2002-08-14 / Editorials

Editorial

Give Klein A Chance

Joel Klein, a product of local schools in Brooklyn and Queens and an alumnus of Long Island City's own William Cullen Bryant H.S., has been named Schools Chancellor by Mayor Michael Bloomberg. We wish him luck.

Klein comes to the Chancellorship with a background that includes a stint teaching sixth-grade math in a Long island City school in 1969. His other foray into education came as an adjunct professor for the Georgetown University school of law. Unlike most adjunct professors (not a tenured member of the academic staff) Klein eschewed holding evening seminars on esoteric subjects for students in their last year of law school. Instead, he taught full-time during the day, instructing first-year students on civil procedure. One of his students, now chairman of the Federal Communications Commission noted that Klein "had a mastery of complex subjects and the ability to make them simple," a skill he will find invaluable in dealing with the Hydra-headed monster known as the New York City school system.

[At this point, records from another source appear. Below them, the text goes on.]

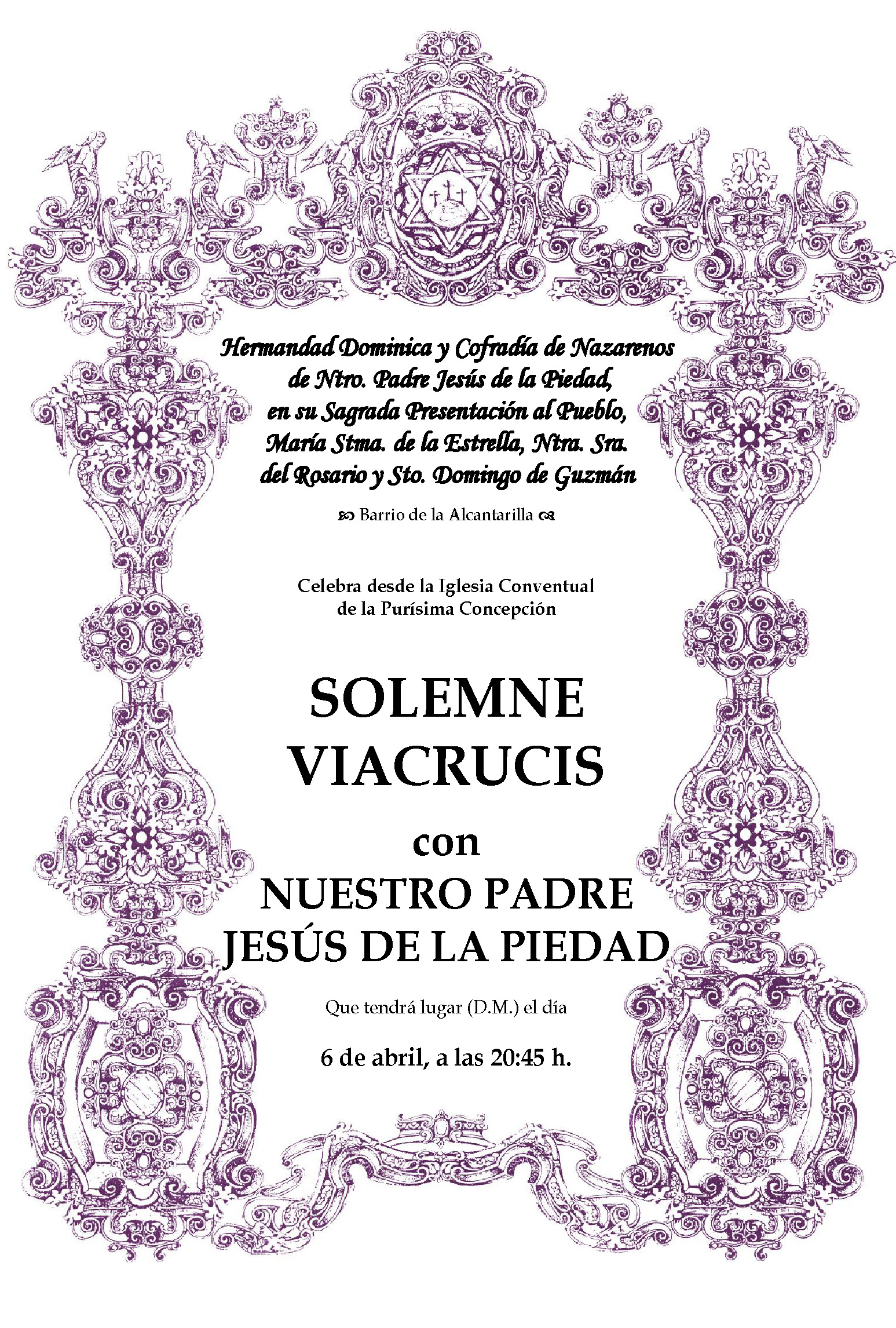 Hermandad Dominica y Cofradía de Nazarenos de Ntro. Padre Jesús de la Piedad, en su Sagrada Presentación al Pueblo, María Stma. de la Estrella, Ntra. Sra. del Rosario y Sto. Domingo de Guzmán

Barrio de la Alcantarilla

Celebra desde la Iglesia Conventual de la Purísima Concepción

SOLEMNE VIACRUCIS

con

NUESTRO PADRE JESÚS DE LA PIEDAD

Que tendrá lugar (D.M.) el día

6 de abril, a las 20:45 h.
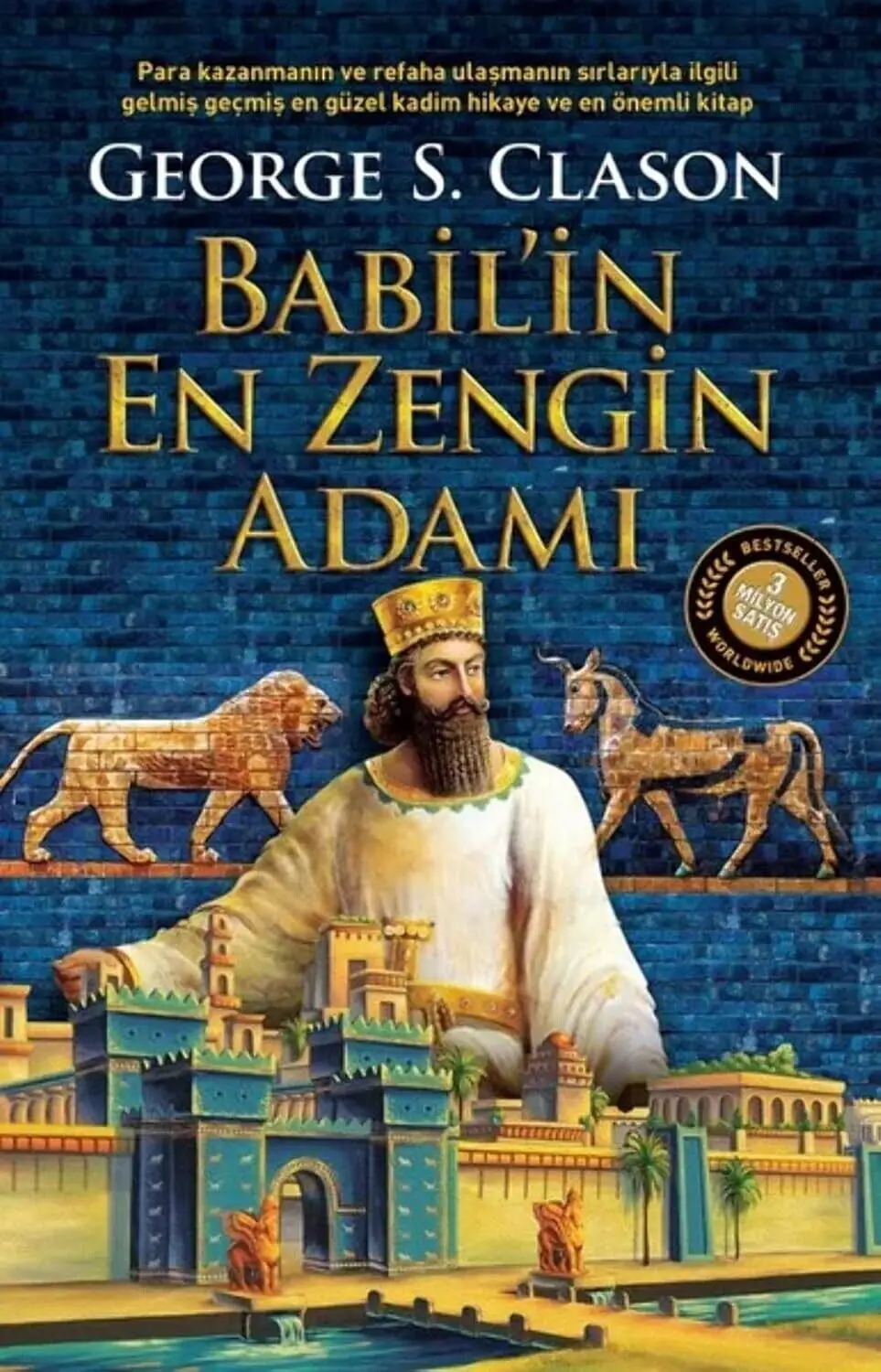 Para kazanmanın ve refaha ulaşmanın sırlarıyla ilgili gelmiş geçmiş en güzel kadim hikaye ve en önemli kitap

GEORGE S. CLASON

BABİL'İN EN ZENGİN ADAMI

BESTSELLER
3 MİLYON SATIŞ
WORLDWIDE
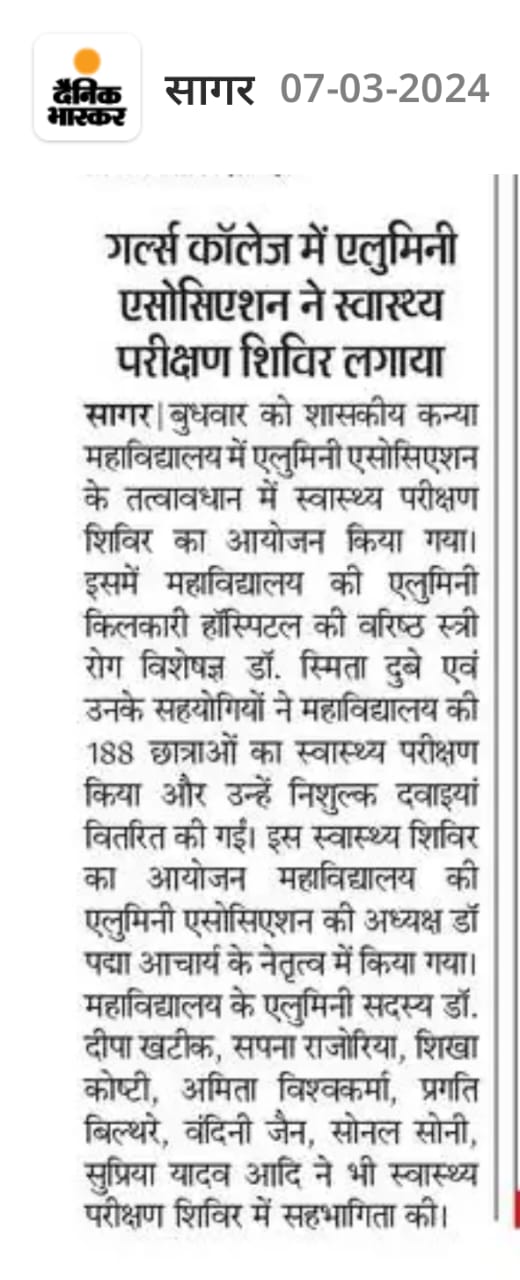 दैनिक भास्कर

सागर 07-03-2024

गर्ल्स कॉलेज में एलुमिनी एसोसिएशन ने स्वास्थ्य परीक्षण शिविर लगाया

सागर | बुधवार को शासकीय कन्या महाविद्यालय में एलुमिनी एसोसिएशन के तत्वावधान में स्वास्थ्य परीक्षण शिविर का आयोजन किया गया। इसमें महाविद्यालय की एलुमिनी किलकारी हॉस्पिटल की वरिष्ठ स्त्री रोग विशेषज्ञ डॉ. स्मिता दुबे एवं उनके सहयोगियों ने महाविद्यालय की 188 छात्राओं का स्वास्थ्य परीक्षण किया और उन्हें निशुल्क दवाइयां वितरित की गईं। इस स्वास्थ्य शिविर का आयोजन महाविद्यालय की एलुमिनी एसोसिएशन की अध्यक्ष डॉ पद्मा आचार्य के नेतृत्व में किया गया। महाविद्यालय के एलुमिनी सदस्य डॉ. दीपा खटीक, सपना राजोरिया, शिखा कोष्टी, अमिता विश्वकर्मा, प्रगति बिल्थरे, वंदिनी जैन, सोनल सोनी, सुप्रिया यादव आदि ने भी स्वास्थ्य परीक्षण शिविर में सहभागिता की।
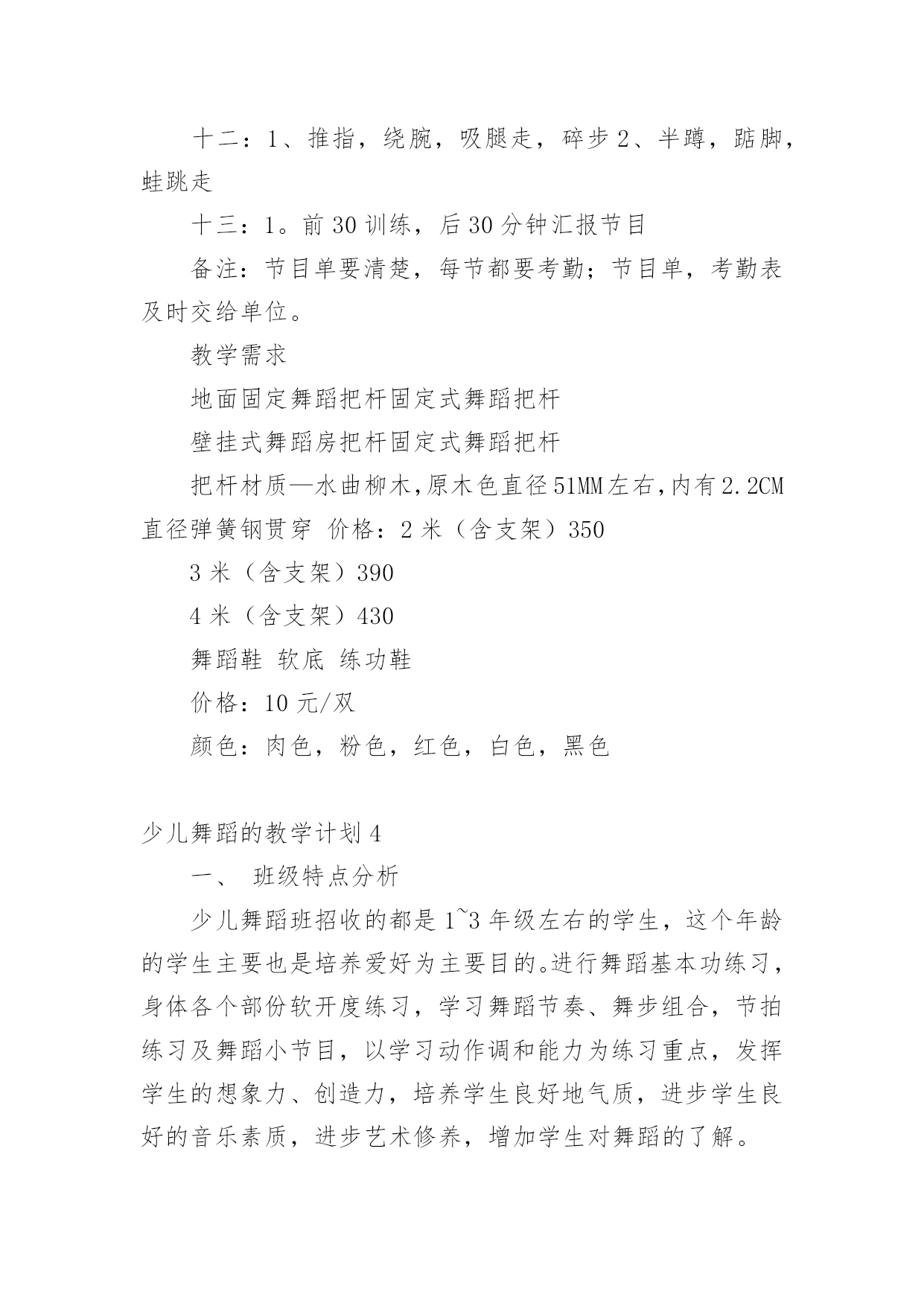 十二：1、推指，绕腕，吸腿走，碎步 2、半蹲，踮脚，蛙跳走

十三：1。前 30 训练，后 30 分钟汇报节目

备注：节目单要清楚，每节都要考勤；节目单，考勤表及时交给单位。

教学需求

地面固定舞蹈把杆固定式舞蹈把杆

壁挂式舞蹈房把杆固定式舞蹈把杆

把杆材质—水曲柳木,原木色直径 51MM 左右,内有 2.2CM 直径弹簧钢贯穿 价格：2 米（含支架）350

3 米（含支架）390

4 米（含支架）430

舞蹈鞋 软底 练功鞋

价格：10 元/双

颜色：肉色，粉色，红色，白色，黑色

少儿舞蹈的教学计划 4

一、 班级特点分析

少儿舞蹈班招收的都是 1~3 年级左右的学生，这个年龄的学生主要也是培养爱好为主要目的。进行舞蹈基本功练习，身体各个部份软开度练习，学习舞蹈节奏、舞步组合，节拍练习及舞蹈小节目，以学习动作调和能力为练习重点，发挥学生的想象力、创造力，培养学生良好地气质，进步学生良好的音乐素质，进步艺术修养，增加学生对舞蹈的了解。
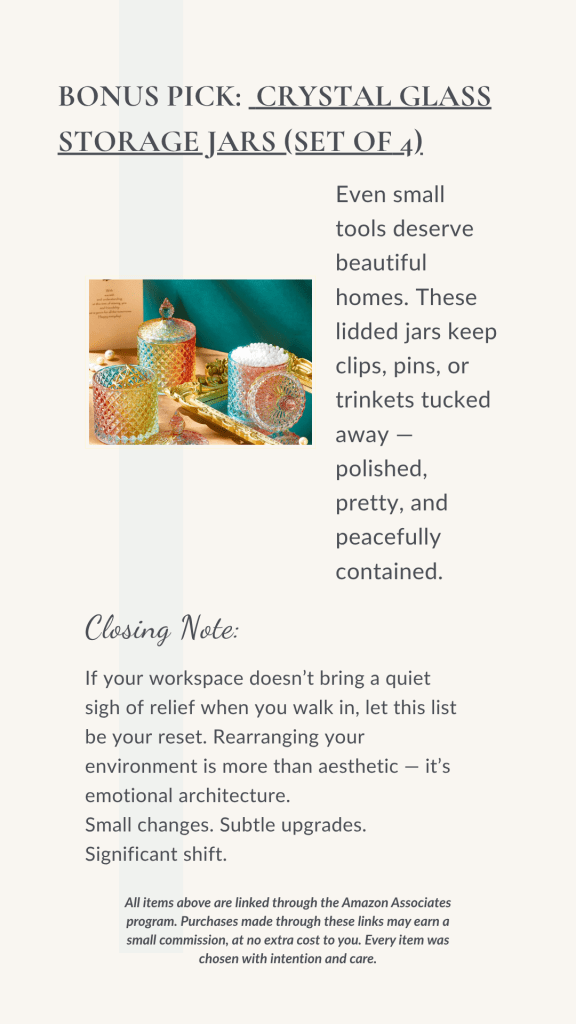 BONUS PICK: CRYSTAL GLASS STORAGE JARS (SET OF 4)

Even small tools deserve beautiful homes. These lidded jars keep clips, pins, or trinkets tucked away — polished, pretty, and peacefully contained.

Closing Note:

If your workspace doesn't bring a quiet sigh of relief when you walk in, let this list be your reset. Rearranging your environment is more than aesthetic — it's emotional architecture.
Small changes. Subtle upgrades.
Significant shift.

All items above are linked through the Amazon Associates program. Purchases made through these links may earn a small commission, at no extra cost to you. Every item was chosen with intention and care.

Klein's legal career has also fostered some abilities he will use extensively in his new position. He headed the antitrust division of the Department of Justice, where he successfully prosecuted more than a dozen food companies accused of rigging contract bids on $210 million worth of fresh produce and frozen food sold to the New York City board of education and won--all the companies involved were convicted or pleaded guilty.

His most famous cases were his prosecutions of Microsoft, WorldCom/Sprint Visa/MasterCard, American Airlines and General Electric. Klein would appear to be well equipped to take on the school system, a government-regulated monopoly which controls almost every detail of the educational process, from class size to bus contracts. He must also deal with the 100,000-member United Federation of Teachers, the union which has 80,000 teachers in the public schools of New York City and is said to exert even greater control over the schools than the board of education.

The combination of mayoral control over the schools and a chancellor with a background of successfully managing a large and diversified staff would appear to provide some opportunities for improvements in the schools of this city. Klein has already called for emphasis on the basics and has said that his goal is to provide a first-rate education for all the schoolchildren of New York City.

"We're going to give him a chance," Randi Weingarten, UFT president, said after a brief conversation with the incoming Chancellor last week. That's all Joel Klein asks of the city of New York. We don't think it's too much.